Members of the Tea Party movement describe themselves as fierce defenders of the Constitution and boast that their platform is simple: fewer taxes, less spending and a "return to conservative principles." Tea Party groups from Nevada to Arkansas to New Jersey advocate less government intervention and have called for a repeal of President Obama's massive health care overhaul, which they claim violates the Constitution by forcing Americans to buy a product or be fined.
The movement claims to hold no official position on social issues, like abortion, but its groups have backed few, if any, pro-choice politicians.
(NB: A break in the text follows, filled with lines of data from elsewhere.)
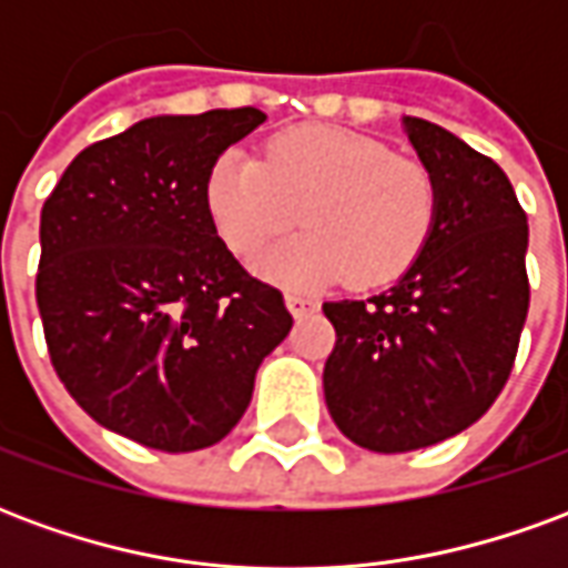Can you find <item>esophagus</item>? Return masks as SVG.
<instances>
[{
  "instance_id": "obj_1",
  "label": "esophagus",
  "mask_w": 568,
  "mask_h": 568,
  "mask_svg": "<svg viewBox=\"0 0 568 568\" xmlns=\"http://www.w3.org/2000/svg\"><path fill=\"white\" fill-rule=\"evenodd\" d=\"M285 307H288V313L295 316V320H301V316H307L310 310H316V301H310V297L304 295H285Z\"/></svg>"
}]
</instances>
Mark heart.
<instances>
[{"label":"heart","mask_w":568,"mask_h":568,"mask_svg":"<svg viewBox=\"0 0 568 568\" xmlns=\"http://www.w3.org/2000/svg\"><path fill=\"white\" fill-rule=\"evenodd\" d=\"M215 234L243 261L295 224L304 234L267 248L255 267L288 288L349 276L383 285L426 246L438 191L423 163L337 128H295L267 142L264 161L224 151L206 179Z\"/></svg>","instance_id":"obj_1"}]
</instances>
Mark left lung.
Instances as JSON below:
<instances>
[{"label": "left lung", "instance_id": "1", "mask_svg": "<svg viewBox=\"0 0 568 568\" xmlns=\"http://www.w3.org/2000/svg\"><path fill=\"white\" fill-rule=\"evenodd\" d=\"M405 133L438 212L402 280L368 301H328L337 332L325 405L374 453L432 447L484 417L511 374L526 310V212L496 161L423 118Z\"/></svg>", "mask_w": 568, "mask_h": 568}]
</instances>
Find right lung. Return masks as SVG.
Instances as JSON below:
<instances>
[{"instance_id": "1", "label": "right lung", "mask_w": 568, "mask_h": 568, "mask_svg": "<svg viewBox=\"0 0 568 568\" xmlns=\"http://www.w3.org/2000/svg\"><path fill=\"white\" fill-rule=\"evenodd\" d=\"M264 121L252 105L145 118L88 145L44 200L36 301L57 377L151 450L219 444L292 332L206 210L215 161Z\"/></svg>"}]
</instances>
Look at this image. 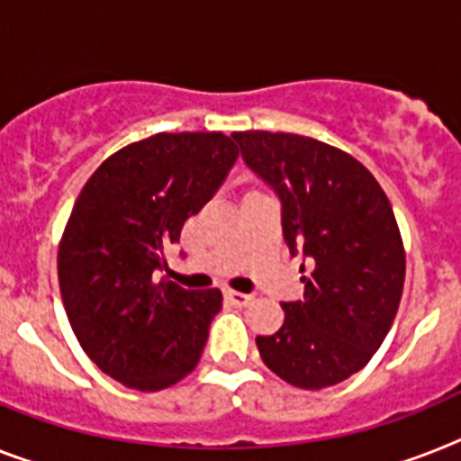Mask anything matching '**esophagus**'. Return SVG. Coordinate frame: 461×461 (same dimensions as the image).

And while the movement advocates less government spending, it's raised little objection to the billions of dollars spent on the wars in Iraq and Afghanistan.
Critics -- and some voters -- say the perceived lack of cohesion in its message raises the question: Can anyone claim to be a Tea Partier?
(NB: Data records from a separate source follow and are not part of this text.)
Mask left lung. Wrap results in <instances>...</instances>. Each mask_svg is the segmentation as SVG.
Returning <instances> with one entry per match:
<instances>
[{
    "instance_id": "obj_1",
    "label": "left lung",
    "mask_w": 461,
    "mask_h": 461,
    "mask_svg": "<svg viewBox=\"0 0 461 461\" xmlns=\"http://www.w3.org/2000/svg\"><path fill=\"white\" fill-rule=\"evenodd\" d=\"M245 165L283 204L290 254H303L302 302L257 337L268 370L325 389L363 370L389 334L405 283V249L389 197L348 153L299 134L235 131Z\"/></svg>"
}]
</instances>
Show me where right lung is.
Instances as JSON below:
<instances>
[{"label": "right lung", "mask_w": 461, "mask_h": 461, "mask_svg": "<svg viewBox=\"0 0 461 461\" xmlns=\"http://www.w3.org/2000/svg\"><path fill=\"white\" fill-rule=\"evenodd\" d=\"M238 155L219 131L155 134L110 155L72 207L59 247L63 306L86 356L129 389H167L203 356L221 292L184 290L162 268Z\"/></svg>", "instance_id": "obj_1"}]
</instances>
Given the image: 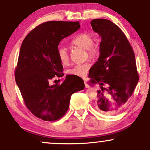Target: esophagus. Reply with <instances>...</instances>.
Returning a JSON list of instances; mask_svg holds the SVG:
<instances>
[{"mask_svg":"<svg viewBox=\"0 0 150 150\" xmlns=\"http://www.w3.org/2000/svg\"><path fill=\"white\" fill-rule=\"evenodd\" d=\"M84 83H85V86H86V88H90L89 85H88V83H87L86 81H84Z\"/></svg>","mask_w":150,"mask_h":150,"instance_id":"obj_1","label":"esophagus"}]
</instances>
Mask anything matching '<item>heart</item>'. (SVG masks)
<instances>
[{
    "label": "heart",
    "instance_id": "heart-1",
    "mask_svg": "<svg viewBox=\"0 0 150 150\" xmlns=\"http://www.w3.org/2000/svg\"><path fill=\"white\" fill-rule=\"evenodd\" d=\"M71 43L72 45L86 49L87 53L90 58H94L97 53V47L93 44L94 38L91 35L88 33H81L73 38ZM59 60L63 64H67L69 60V53L65 47H59L57 50ZM90 68V64L86 62L83 64H76L71 69L67 70V74L77 77H85L88 74Z\"/></svg>",
    "mask_w": 150,
    "mask_h": 150
}]
</instances>
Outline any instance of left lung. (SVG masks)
I'll return each instance as SVG.
<instances>
[{
    "mask_svg": "<svg viewBox=\"0 0 150 150\" xmlns=\"http://www.w3.org/2000/svg\"><path fill=\"white\" fill-rule=\"evenodd\" d=\"M101 38L98 60L90 68L92 83L99 85L96 106L99 111L115 114L125 108L139 80L136 58L125 33L104 18L90 22Z\"/></svg>",
    "mask_w": 150,
    "mask_h": 150,
    "instance_id": "8db88e82",
    "label": "left lung"
}]
</instances>
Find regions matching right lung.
<instances>
[{"label":"right lung","instance_id":"obj_1","mask_svg":"<svg viewBox=\"0 0 150 150\" xmlns=\"http://www.w3.org/2000/svg\"><path fill=\"white\" fill-rule=\"evenodd\" d=\"M79 28V21H47L35 28L22 42L16 83L28 109L44 121L63 117L72 94L85 88L82 79L71 75L66 76L61 84L49 83L55 76L64 75L57 53L59 43Z\"/></svg>","mask_w":150,"mask_h":150}]
</instances>
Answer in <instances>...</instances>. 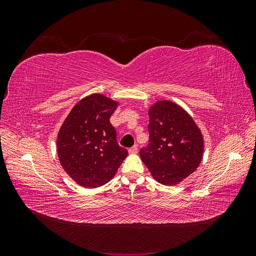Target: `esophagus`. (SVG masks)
<instances>
[{
    "label": "esophagus",
    "instance_id": "obj_1",
    "mask_svg": "<svg viewBox=\"0 0 256 256\" xmlns=\"http://www.w3.org/2000/svg\"><path fill=\"white\" fill-rule=\"evenodd\" d=\"M129 154H136L138 152V147L136 146H134L131 147V148H129Z\"/></svg>",
    "mask_w": 256,
    "mask_h": 256
}]
</instances>
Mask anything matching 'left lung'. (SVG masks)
<instances>
[{
    "instance_id": "8db88e82",
    "label": "left lung",
    "mask_w": 256,
    "mask_h": 256,
    "mask_svg": "<svg viewBox=\"0 0 256 256\" xmlns=\"http://www.w3.org/2000/svg\"><path fill=\"white\" fill-rule=\"evenodd\" d=\"M150 143L140 157L154 180L175 186L196 171L203 159L204 138L192 116L171 100L148 109Z\"/></svg>"
}]
</instances>
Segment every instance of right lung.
I'll use <instances>...</instances> for the list:
<instances>
[{"label": "right lung", "instance_id": "add662e5", "mask_svg": "<svg viewBox=\"0 0 256 256\" xmlns=\"http://www.w3.org/2000/svg\"><path fill=\"white\" fill-rule=\"evenodd\" d=\"M120 102L94 92L69 112L56 138L58 156L64 171L84 188L109 182L127 157L116 141L111 115Z\"/></svg>", "mask_w": 256, "mask_h": 256}]
</instances>
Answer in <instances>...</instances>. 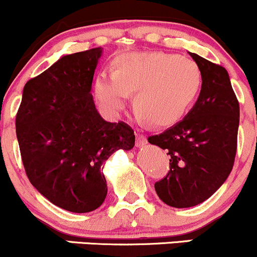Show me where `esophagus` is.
I'll list each match as a JSON object with an SVG mask.
<instances>
[{
	"label": "esophagus",
	"instance_id": "obj_1",
	"mask_svg": "<svg viewBox=\"0 0 257 257\" xmlns=\"http://www.w3.org/2000/svg\"><path fill=\"white\" fill-rule=\"evenodd\" d=\"M136 137H137L136 144H137L138 148H143V147H144V145L148 144L147 138H145L144 136H142V134H137Z\"/></svg>",
	"mask_w": 257,
	"mask_h": 257
}]
</instances>
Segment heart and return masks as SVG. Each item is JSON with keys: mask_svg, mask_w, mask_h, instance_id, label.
Instances as JSON below:
<instances>
[{"mask_svg": "<svg viewBox=\"0 0 257 257\" xmlns=\"http://www.w3.org/2000/svg\"><path fill=\"white\" fill-rule=\"evenodd\" d=\"M112 66L94 80L97 103L109 118L119 117L136 92L138 112L154 125H171L191 109L203 83L197 63L175 54L124 53Z\"/></svg>", "mask_w": 257, "mask_h": 257, "instance_id": "heart-1", "label": "heart"}]
</instances>
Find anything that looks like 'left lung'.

The Tea Party Express, one of the most prominent factions of the movement, endorsed Angle on April 15 and spent $550,000 promoting her candidacy -- catapulting her approval rating from a mere 5 percent in early April to the win on Tuesday.
But the group, sponsored by the California-based Our Country Deserves Better PAC, was only one of two Tea Party organizations -- as well as the fiscally conservative Club for Growth -- to endorse Angle. Nashville-based Tea Party Nation, for example, issued a statement supporting -- but not endorsing -- Tarkanian.
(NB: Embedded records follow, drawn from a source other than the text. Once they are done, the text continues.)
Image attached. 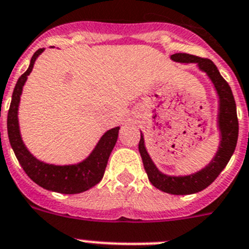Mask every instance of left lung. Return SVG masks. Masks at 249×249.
<instances>
[{"mask_svg": "<svg viewBox=\"0 0 249 249\" xmlns=\"http://www.w3.org/2000/svg\"><path fill=\"white\" fill-rule=\"evenodd\" d=\"M170 58L175 62L182 63V65L194 63L200 72L205 73L207 77L209 78L215 91H216L217 99H219L216 117V126L219 129L220 139L219 146L209 164L205 165L203 169L194 174L172 176V175H167L160 171L146 150L144 134L141 131V141H139L138 148L149 181L154 187L165 193L175 194V196H186V194L198 193L207 188L209 184L215 181V178L219 176L220 172L225 169L227 162L230 161V159L236 149L238 138L237 111H236V103L231 88L227 84L226 80L221 77L219 70L213 61L189 55V53H182V52L171 55Z\"/></svg>", "mask_w": 249, "mask_h": 249, "instance_id": "left-lung-1", "label": "left lung"}]
</instances>
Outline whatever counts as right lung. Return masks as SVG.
<instances>
[{"mask_svg": "<svg viewBox=\"0 0 249 249\" xmlns=\"http://www.w3.org/2000/svg\"><path fill=\"white\" fill-rule=\"evenodd\" d=\"M45 49H39L30 60L28 70L23 73L14 87L12 94L11 106L7 117V131H8L9 143L16 154L20 166L25 174L36 184L47 191L57 192L62 194H77L90 189L103 179L107 160L118 138L120 127L108 129L99 139L91 153L77 164L55 165L44 162L35 158L22 139L18 121V108H19L20 96L23 87L32 73L36 58L41 55Z\"/></svg>", "mask_w": 249, "mask_h": 249, "instance_id": "add662e5", "label": "right lung"}]
</instances>
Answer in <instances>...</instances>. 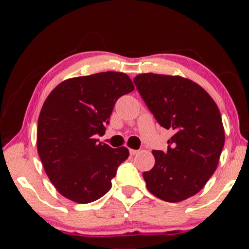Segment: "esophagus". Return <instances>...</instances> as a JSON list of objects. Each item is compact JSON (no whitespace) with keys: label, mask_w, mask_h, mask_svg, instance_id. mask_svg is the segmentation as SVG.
Returning <instances> with one entry per match:
<instances>
[{"label":"esophagus","mask_w":249,"mask_h":249,"mask_svg":"<svg viewBox=\"0 0 249 249\" xmlns=\"http://www.w3.org/2000/svg\"><path fill=\"white\" fill-rule=\"evenodd\" d=\"M138 153H140V150H136V149H129V154L132 155V156L137 155Z\"/></svg>","instance_id":"34e87169"}]
</instances>
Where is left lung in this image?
<instances>
[{
	"label": "left lung",
	"mask_w": 249,
	"mask_h": 249,
	"mask_svg": "<svg viewBox=\"0 0 249 249\" xmlns=\"http://www.w3.org/2000/svg\"><path fill=\"white\" fill-rule=\"evenodd\" d=\"M134 83L160 126L174 129L166 153L142 174L150 193L166 202L196 195L216 170L225 134L220 109L199 84L180 75L142 73Z\"/></svg>",
	"instance_id": "8db88e82"
}]
</instances>
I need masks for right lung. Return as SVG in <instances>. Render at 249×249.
<instances>
[{
  "instance_id": "add662e5",
  "label": "right lung",
  "mask_w": 249,
  "mask_h": 249,
  "mask_svg": "<svg viewBox=\"0 0 249 249\" xmlns=\"http://www.w3.org/2000/svg\"><path fill=\"white\" fill-rule=\"evenodd\" d=\"M134 90L123 72H100L65 80L41 107L37 150L46 175L67 199L80 204L103 196L122 162L126 147L101 144L117 99Z\"/></svg>"
}]
</instances>
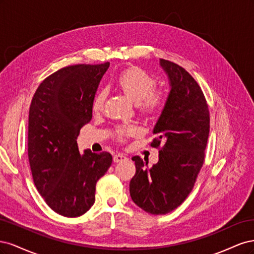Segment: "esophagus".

"Sharron Angle is not the only conservative candidate running in this race," the group said. "Danny Tarkanian is every bit a conservative and constitutional patriot. We can no longer stand aside and let misinformation about the Nevada race go uncontested," it said, noting that "our policy has been and continues to be one of not endorsing a specific candidate in the primaries."
Tarkanian had blasted the Tea Party Express, saying it did not represent the anti-establishment and constitutionalist movement.
"It's not the Tea Party," Tarkanian told Fox News, describing the organization as a "California-based consulting group that gets paid to run TV commercials."
Wierzbicki refuted that claim, telling FoxNews.com that the self-described grassroots group takes contributions of only $5,000 or less from individual donors and does not accept money from corporations.
Dissent among Tea Party factions was also seen Tuesday in New Jersey, where Republican candidates for the House were supported by different local Tea Party groups.
"The tea parties do have to be careful that they just don't become pawns for people who want to force their way into it," said David Webb, a founding member of TeaParty365.
"We have a lot of really good patriots in this movement and as long as we maintain a focus and galvanize and get behind a candidate -- a winning candidate -- it's gonna work and we're going to see a bigger victory in 2010," added Loesch.
While various groups have maintained an independence in supporting candidates, Wierzbicki said, "I think you're going to see all these different, disparate Tea Party groups unite behind good candidates" -- whom he described as those who embrace the fiscal responsibility and limited government.